- noun the smallest amount of a substance which can take part in a chemical reaction
- The smallest particle that retains all the properties of an element. Atoms are composed of protons, neutrons, and electrons, with protium, which is hydrogen-1, being the sole exception as it has no neutrons. The positively charged proton and neutral neutron are clustered together in the nucleus. The negatively charged electrons revolve in energy levels surrounding the nucleus. Atoms are overall neutral in charge, as the number of electrons equals the number of protons. If the number of electrons is not equal to the number of protons, you have a charged atom, which is a type of ion.
- In computers, the smallest element within an information structure. For example, a character or a pixel.
- noun a fundamental unit of a chemical element and the smallest part of an element that can exist independently
- noun the smallest part into which an element can be divided and still keep its properties. It consists of a dense, positively charged nucleus surrounded by a system of electrons.
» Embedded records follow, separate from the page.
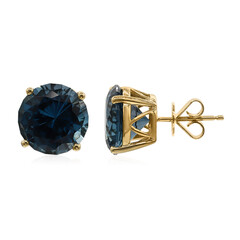 Orecchini in oro con Topazio Blu Londra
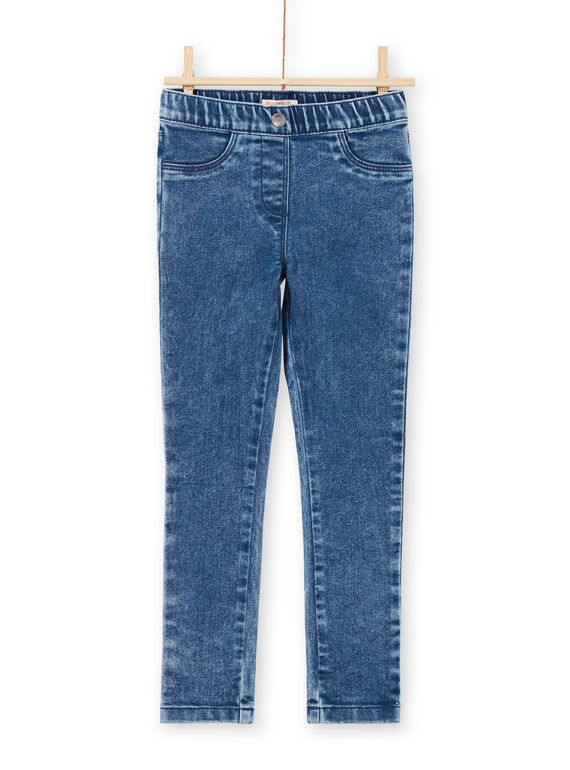 Jeggings effetto jeans bambina MAJOJEG2 / 21W90111PANP269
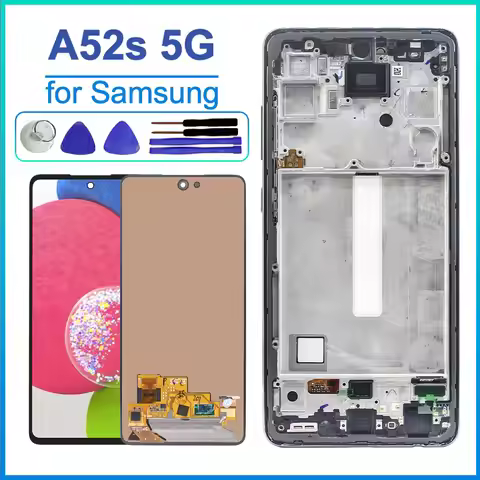 New LCD for Samsung Galaxy A52s 5G LCD Display Touch Screen Digitizer Assembly Replacement for Samsu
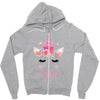birthday unicorn family series birthday girl Zipper Hoodie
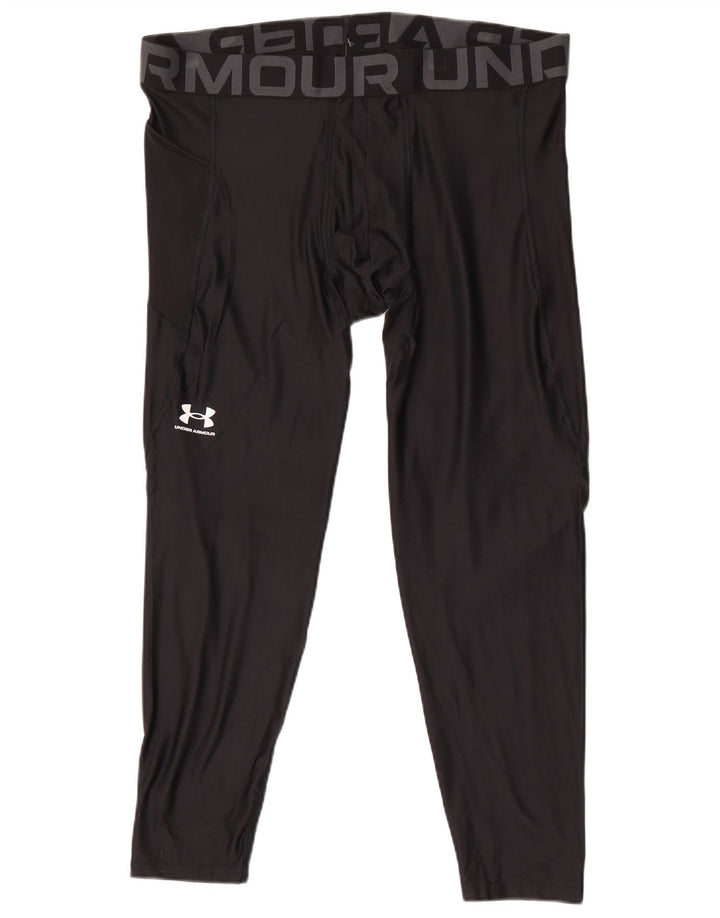 Leggings grafici da uomo Under Armour Heat Gear 3XL poliestere nero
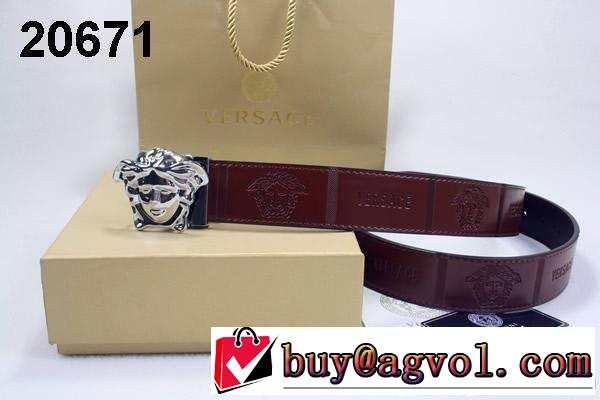 贈り物にも◎ 2014 versace ヴェルサーチ ベルト 本革(牛皮) 最高ランク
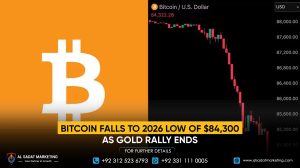 Bitcoin Falls to 2026 Low of $84,300 as Gold Rally Ends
- noun the smallest unit of a chemical element, which can be used as a source of nuclear energy
Origin & History of “atom”
Etymologically, atom means ‘not cut, indivisible’. Greek átomos ‘that which cannot be divided up any further’ was formed from the negative prefix a- ‘not’ and the base *tom-‘cut’ (source also of English anatomy and tome), and was applied in the middle Ages not just to the smallest imaginable particle of matter, but also to the smallest imaginable division of time; an hour contained 22,560 atoms. Its use by classical writers on physics and philosophy, such as Democritus and Epicurus, was sustained by medieval philosophers, and the word was ready and waiting for 19th-century chemists when they came to describe and name the smallest unit of an element, composed of a nucleus surrounded by electrons.